Maintenance is relatively low. Typically you're looking at using diesel engines, which are low maintenance. The airframe is obviously not an issue. You do have to have an inspection. Those ten days you're spending in the hangar include seven days for an annual end-to-end inspection. It has to have it annually.
The regulations for airplanes, which may be the same for the airships, say that every thousand hours, or whatever that number is, you have to go in for a check-over. There are certain checks that go along with that, and the regulations follow that, except, again, in Canada. Since we have no experience, and we have no airships, we really have no regulations like that.
In fact, this may be an opportunity for us. I don't suggest that we simply carbon copy what's been done in other places. We should look and see what's reasonable for Canada to do, because these are not the same as airplanes.
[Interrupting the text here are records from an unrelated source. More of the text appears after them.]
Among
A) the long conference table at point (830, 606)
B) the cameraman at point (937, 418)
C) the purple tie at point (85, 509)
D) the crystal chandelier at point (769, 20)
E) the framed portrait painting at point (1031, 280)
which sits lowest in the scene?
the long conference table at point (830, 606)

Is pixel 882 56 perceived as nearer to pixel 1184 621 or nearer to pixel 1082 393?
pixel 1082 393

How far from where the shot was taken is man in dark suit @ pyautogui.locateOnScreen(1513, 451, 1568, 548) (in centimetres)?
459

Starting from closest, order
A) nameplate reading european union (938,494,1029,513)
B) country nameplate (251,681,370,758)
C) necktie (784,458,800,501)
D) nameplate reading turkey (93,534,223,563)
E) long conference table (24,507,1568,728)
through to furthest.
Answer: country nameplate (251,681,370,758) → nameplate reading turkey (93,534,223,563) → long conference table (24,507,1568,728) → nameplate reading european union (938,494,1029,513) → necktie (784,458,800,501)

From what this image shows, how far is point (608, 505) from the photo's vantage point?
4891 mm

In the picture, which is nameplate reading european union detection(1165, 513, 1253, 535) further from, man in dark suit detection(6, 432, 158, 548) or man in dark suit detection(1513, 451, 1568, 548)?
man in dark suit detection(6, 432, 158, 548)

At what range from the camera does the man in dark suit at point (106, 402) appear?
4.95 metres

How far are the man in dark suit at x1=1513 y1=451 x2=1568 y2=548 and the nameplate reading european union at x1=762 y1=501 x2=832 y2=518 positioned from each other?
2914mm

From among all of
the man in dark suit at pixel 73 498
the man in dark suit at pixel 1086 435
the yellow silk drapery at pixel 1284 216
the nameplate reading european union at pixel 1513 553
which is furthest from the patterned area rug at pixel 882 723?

These are different vehicles. They don't fall out of the sky when the engines quit. They float around. You can come down to earth safely by releasing the emergency valves. They don't have the same kinds of pilot requirements in the sense that it's kind of a boring job, being an airship pilot, because you move pretty slowly. You're going along. It's not very exciting, as it would be in an airplane.
The regulations need to be developed specifically for this technology and not just carbon copied from someplace else.
To give you an example, again, my view is that with $100 million, you could buy three airships, the 20-tonne size, and have a hangar. That's enough to get started. That's a relatively low number compared to what it would cost to start up an airplane operation of a similar size.